Wie erklärt sich die Bundesregierung den Widerspruch zwischen der Aussage von Staatsminister Möllemann, der in der Sitzung des Auswärtigen Ausschusses am 27. Juni 1984 auf die Frage der Abgeordneten Frau Kelly, ob der Irak womöglich mit Hilfe von chemischen Anlagen aus bundesdeutscher Produktion chemische Kampfstoffe hergestellt habe oder werde herstellen können, sinngemäß geantwortet hat, wer einen solchen Verdacht hege und äußere, der erzähle „Märchen", und den offensichtlichen Bemühungen des Auswärtigen Amts und der Bundesregierung, den beteiligten Unternehmen im Frühjahr dieses Jahrs „einen Verzicht auf das Irak-Geschäft schmackhaft zu machen" (Der Spiegel vom 30. Juli dieses Jahrs)?

9

Teilt die Bundesregierung die Ansicht, daß in einer Situation, in der der Mißbrauch chemischer Anlagen seitens des Irak nicht mit letzter Gewißheit ausgeschlossen werden kann, das Interesse am Leben höher zu veranschlagen ist als ein unvorhergesehenes Loch in der Haushaltskasse, den beteiligten bundesdeutschen Firmen deshalb ein angemessener Schadensersatz zu bezahlen ist, um sie zur Aufgabe solch zweifelhafter Geschäfte zu bewegen? Stimmt die Aussage des Nachrichtenmagazins Der Spiegel, der am 30. Juli dieses Jahrs schrieb, Bundesfinanzminister Dr.

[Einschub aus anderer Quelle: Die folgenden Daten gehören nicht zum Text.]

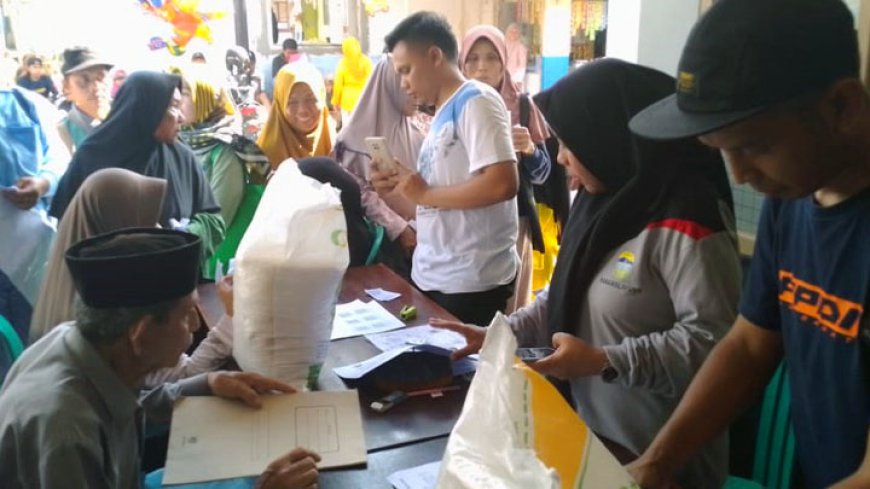 Sebanyak 1.889 KPM di Karangjaya Telah Terima Bantuan Beras CBP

Stoltenberg habe eine solche Lösung im Kabinett „entschieden" abgelehnt?

10

Teilt die Bundesregierung die Auffassung, daß selbst bei einer nur mißbräuchlichen Verwendung von Industrieanlagen aus bundesdeutscher Produktion, mit denen ein anderer Staat chemische Kampfstoffe herzustellen in der Lage ist, die Bundesrepublik Deutschland in einem solchen Fall gegen das Genfer Giftgasprotokoll von 1925 und die Protokolle des Brüsseler Pakts von 1954 verstößt?

11

„Produktionsanlagen für chemische Waffen (sind) nur schwer von chemischen Werken für nichtmilitärische Produkte zu unterscheiden" , so US-Botschafter Fields am 12. Juli dieses Jahrs vor der Genfer Abrüstungskonferenz (zitiert in Amerika Dienst vom 18. Juli dieses Jahrs). Erwägt die Bundesregierung, die nach eigener Aussage „im Lichte der Genfer Verhandlungen über das Verbot der Herstellung chemischer Waffen prüfen (wird), ob die Ausfuhr weiterer chemischer Vorprodukte unter Genehmigungspflicht gestellt werden muß" (Drucksache 10/1710), angesichts dieser Tatsache, über die 52. Verordnung zur Änderung der Ausfuhrliste vom 15. Mai dieses Jahrs hinaus eine Änderung des Außenwirtschaftsgesetzes vorzunehmen, das bis zum heutigen Tag die Reihe einer Anzahl chemischer Stoffe, die unter Umständen zur Herstellung von chemischen Kampfstoffen mißbraucht werden können, keinem Genehmigungsvorbehalt unterzieht? Ist daran gedacht, in Zukunft auch die Lieferung chemischer Anlagen einem Genehmigungsvorbehalt zu unterziehen? Ist die Bundesregierung bereit, eine solche Änderung der Ausfuhrliste und des Außenwirtschaftsgesetzes auch unabhängig vom Verlauf der Genfer Verhandlungen durchzuführen?